Waarom gaat mijn 230 slk cabriokap niet naar beneden?

1. Het peil van de hydraulische vloeistof is laag.

Controleer het hydraulische vloeistofpeil door de kofferbak te openen en het hydraulische reservoir te lokaliseren. Het reservoir is een doorzichtige plastic tank met een zwarte dop. Het vloeistofpeil moet zich tussen de markeringen “MIN” en “MAX” op de tank bevinden. Als het vloeistofpeil laag is, voeg dan voldoende hydraulische vloeistof toe om het tot aan de “MAX”-markering te brengen.

2. Defecte hydraulische pomp.

De hydraulische pomp is verantwoordelijk voor het leveren van de hydraulische druk die de cabrioletkap aandrijft. Als de pomp defect is, kan deze niet voldoende druk genereren om de bovenkant te openen. U kunt de pomp testen door een vinger op de uitlaatpoort te plaatsen. Als u zuigkracht voelt, werkt de pomp goed.

3. Verstopte hydraulische leidingen.

De hydraulische leidingen zijn de slangen die de hydraulische vloeistof van de pomp naar de cabriokapcilinders transporteren. Als de leidingen verstopt zijn, kan de vloeistof de cilinders niet bereiken. U kunt de leidingen controleren op verstoppingen door ze te inspecteren op knikken of beschadigingen.

4. Defecte cabriokapcilinders.

De cabriokapcilinders zijn de apparaten die de kap omhoog en omlaag brengen. Als de cilinders defect zijn, kunnen ze de bovenkant niet bedienen. U kunt de cilinders testen door er luchtdruk op toe te passen. Als de cilinders lucht lekken, zijn ze defect en moeten ze worden vervangen.
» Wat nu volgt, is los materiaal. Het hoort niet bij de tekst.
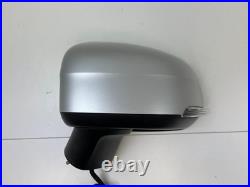 Volvo Xc90 Left Passenger Side N/s Wing Mirror Powerfold Autodim Rhd 4796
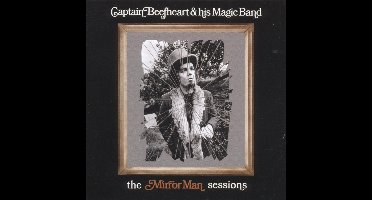 The Mirror Man Sessions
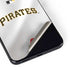 MLB Pittsburgh Pirates Jersey Home Galaxy S22 Plus Skin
5. Defecte schakelaar voor het cabriodak.

De cabriokapschakelaar is de schakelaar waarmee u het dak bedient. Als de schakelaar defect is, kan deze geen signaal naar de pomp sturen om de bovenkant te openen. U kunt de schakelaar testen door de elektrische stroom te controleren met een voltmeter. Als er geen stroom is, is de schakelaar defect en moet deze worden vervangen.

7. Defecte cabriokapmodule.

De cabriokapmodule is de computer die de werking van het dak regelt. Als de module defect is, kan deze niet de juiste signalen naar de pomp en cilinders sturen. U kunt de module testen via een diagnostische scan. Als er een foutcode is, moet de module mogelijk opnieuw worden geprogrammeerd of vervangen.